### [Exercise]
Copy every row below word for word, keeping only the text and leaving out the pictures.

### [Records shown]
▼
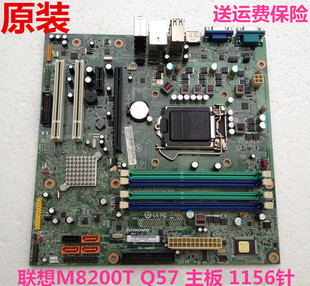 Q57 主板 1156针 联想 03T7005 IQ57M DDR3 71Y5974 M8200T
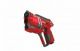 Іграшковий набір пістолетів лазер 2шт черв. 410085 Jamara
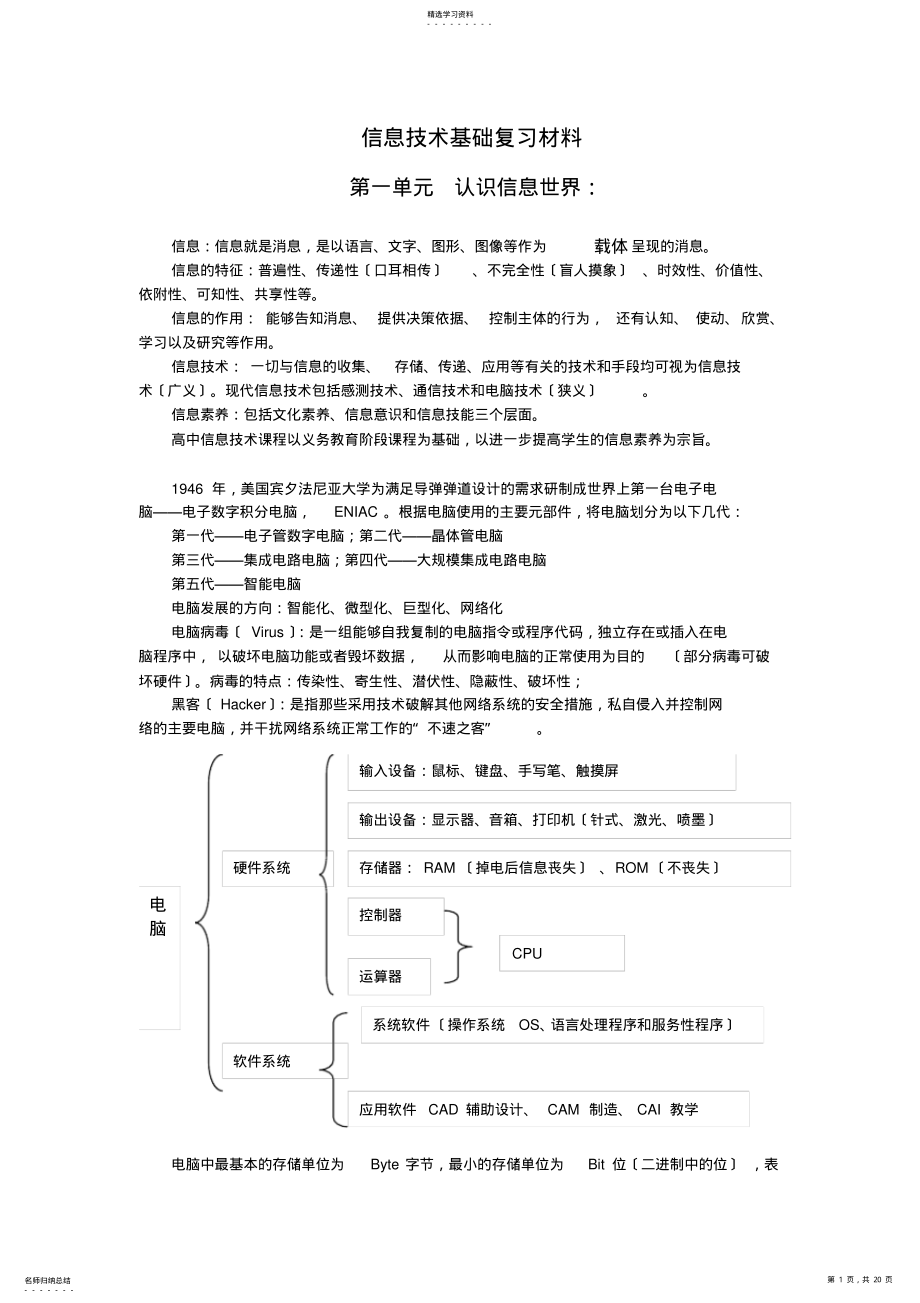 2022年高中会考信息技术基础复习材料 .pdf_第1页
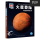 【天文篇5】火星登陆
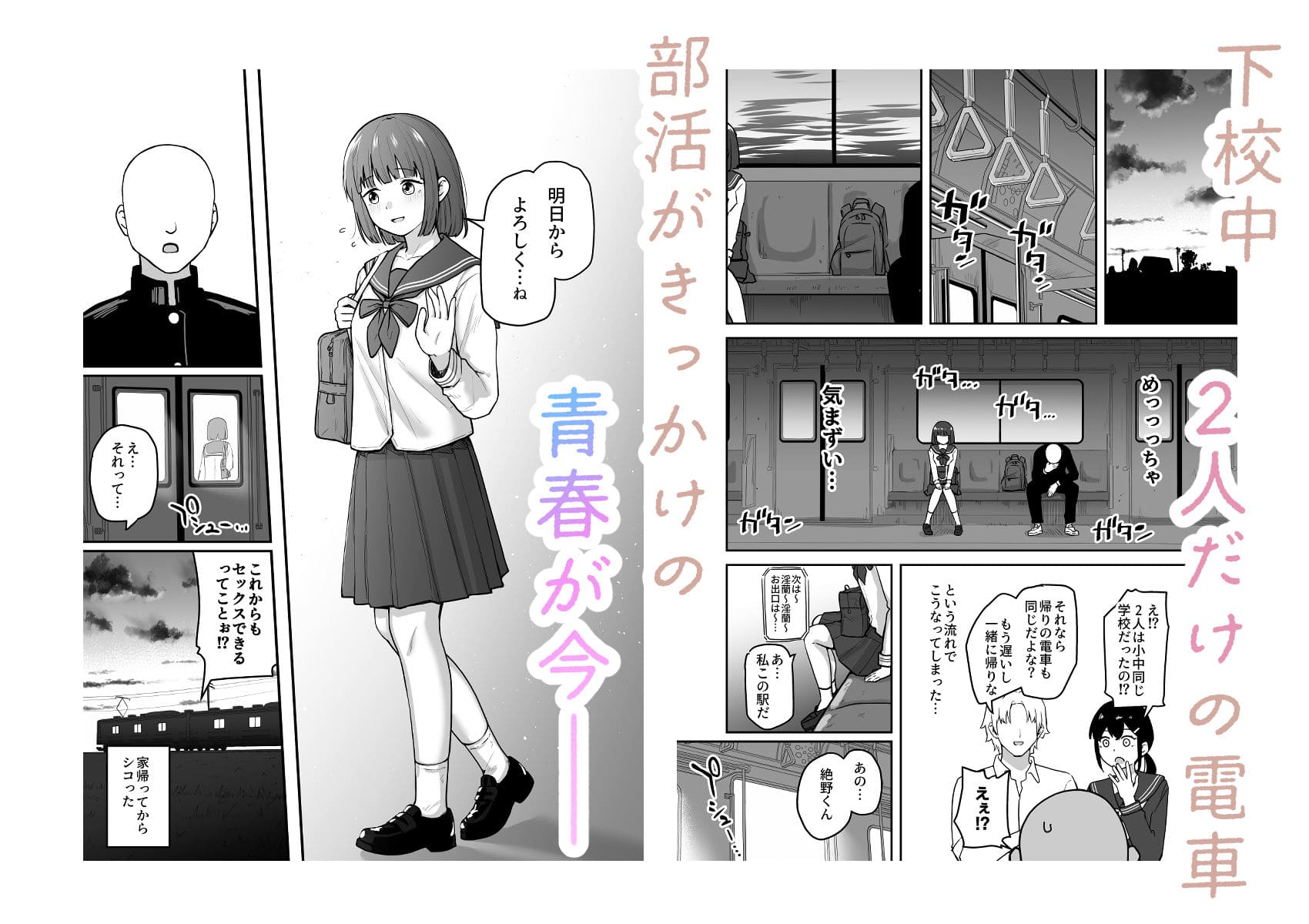 Hな部活に入りませんか？-同意不要でハメまくる部活- サンプル画像6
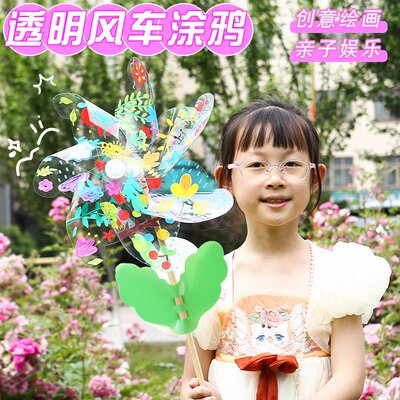 儿童手工pvc透明大风车幼儿园diy手工制作涂鸦缤纷空白风车六G56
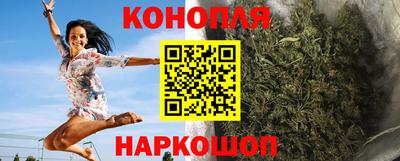 прущие крисы Пыть-Ях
▲
### [Result below]
 Q57 主板 1156针 联想 03T7005 IQ57M DDR3 71Y5974 M8200T
 Іграшковий набір пістолетів лазер 2шт черв. 410085 Jamara
 2022年高中会考信息技术基础复习材料 .pdf_第1页
 【天文篇5】火星登陆
 Hな部活に入りませんか？-同意不要でハメまくる部活- サンプル画像6
 儿童手工pvc透明大风车幼儿园diy手工制作涂鸦缤纷空白风车六G56
 прущие крисы Пыть-Ях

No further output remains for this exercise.